TASK REQUIREMENTS =>
Copy word for word everything from the line containing "What does the" down to the end of the entries, both ends included, and leave the pictures out of your answer.

— Begin AVAILABLE RECORDS —

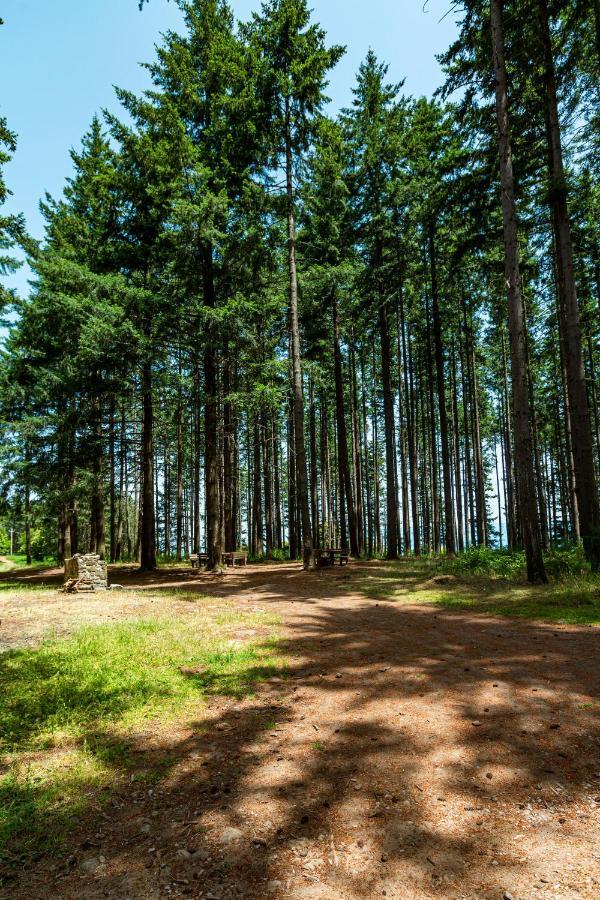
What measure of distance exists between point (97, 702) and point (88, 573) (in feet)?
28.6

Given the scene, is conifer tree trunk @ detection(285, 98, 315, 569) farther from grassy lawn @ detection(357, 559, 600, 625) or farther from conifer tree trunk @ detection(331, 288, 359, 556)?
conifer tree trunk @ detection(331, 288, 359, 556)

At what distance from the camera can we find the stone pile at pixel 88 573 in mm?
12172

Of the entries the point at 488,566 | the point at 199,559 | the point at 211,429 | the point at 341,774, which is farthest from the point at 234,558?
the point at 341,774

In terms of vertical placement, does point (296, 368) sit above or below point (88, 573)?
above

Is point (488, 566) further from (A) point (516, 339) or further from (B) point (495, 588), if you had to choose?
(A) point (516, 339)

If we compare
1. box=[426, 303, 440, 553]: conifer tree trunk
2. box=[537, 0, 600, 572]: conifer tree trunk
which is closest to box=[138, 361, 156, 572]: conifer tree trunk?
box=[426, 303, 440, 553]: conifer tree trunk

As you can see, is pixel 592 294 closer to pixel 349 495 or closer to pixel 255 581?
pixel 349 495

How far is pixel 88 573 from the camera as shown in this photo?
12312 millimetres

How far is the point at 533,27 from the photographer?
37.1 ft

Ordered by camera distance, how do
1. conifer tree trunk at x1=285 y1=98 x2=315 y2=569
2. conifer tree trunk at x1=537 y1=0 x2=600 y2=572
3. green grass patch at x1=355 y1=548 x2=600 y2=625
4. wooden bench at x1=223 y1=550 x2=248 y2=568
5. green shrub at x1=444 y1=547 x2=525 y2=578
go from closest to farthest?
green grass patch at x1=355 y1=548 x2=600 y2=625 < conifer tree trunk at x1=537 y1=0 x2=600 y2=572 < green shrub at x1=444 y1=547 x2=525 y2=578 < conifer tree trunk at x1=285 y1=98 x2=315 y2=569 < wooden bench at x1=223 y1=550 x2=248 y2=568

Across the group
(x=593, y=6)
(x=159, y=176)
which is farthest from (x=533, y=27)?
(x=159, y=176)

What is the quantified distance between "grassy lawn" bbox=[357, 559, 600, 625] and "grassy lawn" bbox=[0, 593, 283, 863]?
4132mm

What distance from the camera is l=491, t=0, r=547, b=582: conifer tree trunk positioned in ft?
33.2

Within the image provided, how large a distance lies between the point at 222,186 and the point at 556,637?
16.3m
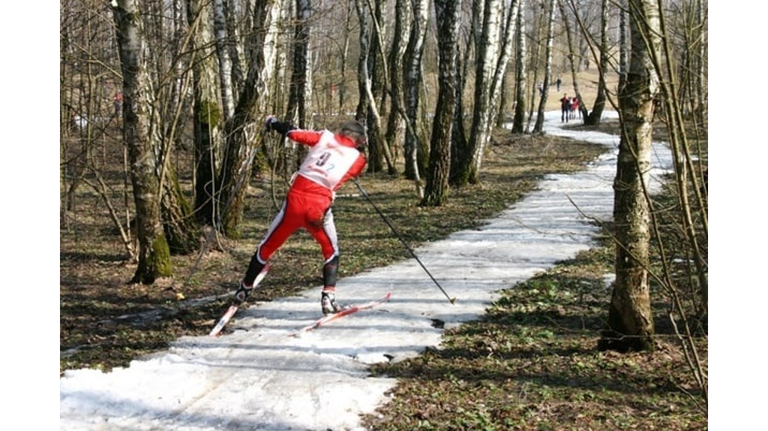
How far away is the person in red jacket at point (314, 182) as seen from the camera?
7609 mm

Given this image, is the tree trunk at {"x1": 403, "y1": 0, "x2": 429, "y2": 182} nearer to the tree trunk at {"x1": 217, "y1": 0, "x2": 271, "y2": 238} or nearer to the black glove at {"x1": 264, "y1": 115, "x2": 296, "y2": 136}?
the tree trunk at {"x1": 217, "y1": 0, "x2": 271, "y2": 238}

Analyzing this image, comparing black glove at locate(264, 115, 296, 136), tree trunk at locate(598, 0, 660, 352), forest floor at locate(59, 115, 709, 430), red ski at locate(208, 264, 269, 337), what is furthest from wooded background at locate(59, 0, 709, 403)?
red ski at locate(208, 264, 269, 337)

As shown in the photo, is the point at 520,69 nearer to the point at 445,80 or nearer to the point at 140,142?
the point at 445,80

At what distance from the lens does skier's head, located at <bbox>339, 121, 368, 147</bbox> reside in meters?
7.83

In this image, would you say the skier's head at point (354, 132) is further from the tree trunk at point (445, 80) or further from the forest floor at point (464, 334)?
the tree trunk at point (445, 80)

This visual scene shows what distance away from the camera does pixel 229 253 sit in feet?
39.8

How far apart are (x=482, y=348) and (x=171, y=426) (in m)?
3.07

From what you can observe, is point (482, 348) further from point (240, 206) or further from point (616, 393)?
point (240, 206)

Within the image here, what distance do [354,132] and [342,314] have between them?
2062 mm

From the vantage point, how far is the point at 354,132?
784 centimetres

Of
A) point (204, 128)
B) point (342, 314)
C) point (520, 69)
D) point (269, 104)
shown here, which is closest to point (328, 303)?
point (342, 314)

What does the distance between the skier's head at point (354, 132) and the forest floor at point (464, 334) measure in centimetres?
229

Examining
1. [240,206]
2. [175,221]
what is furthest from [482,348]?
[240,206]
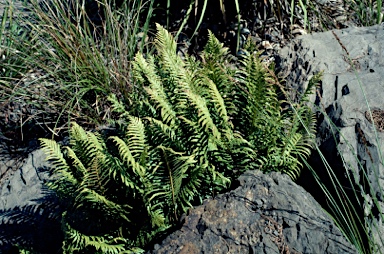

— End AVAILABLE RECORDS —

REPLY =>
What does the distance between the skier's head at point (354, 132) and the forest floor at point (464, 334) measure in centimetres?
229

Examining
1. [240,206]
2. [175,221]
what is furthest from [482,348]?
[240,206]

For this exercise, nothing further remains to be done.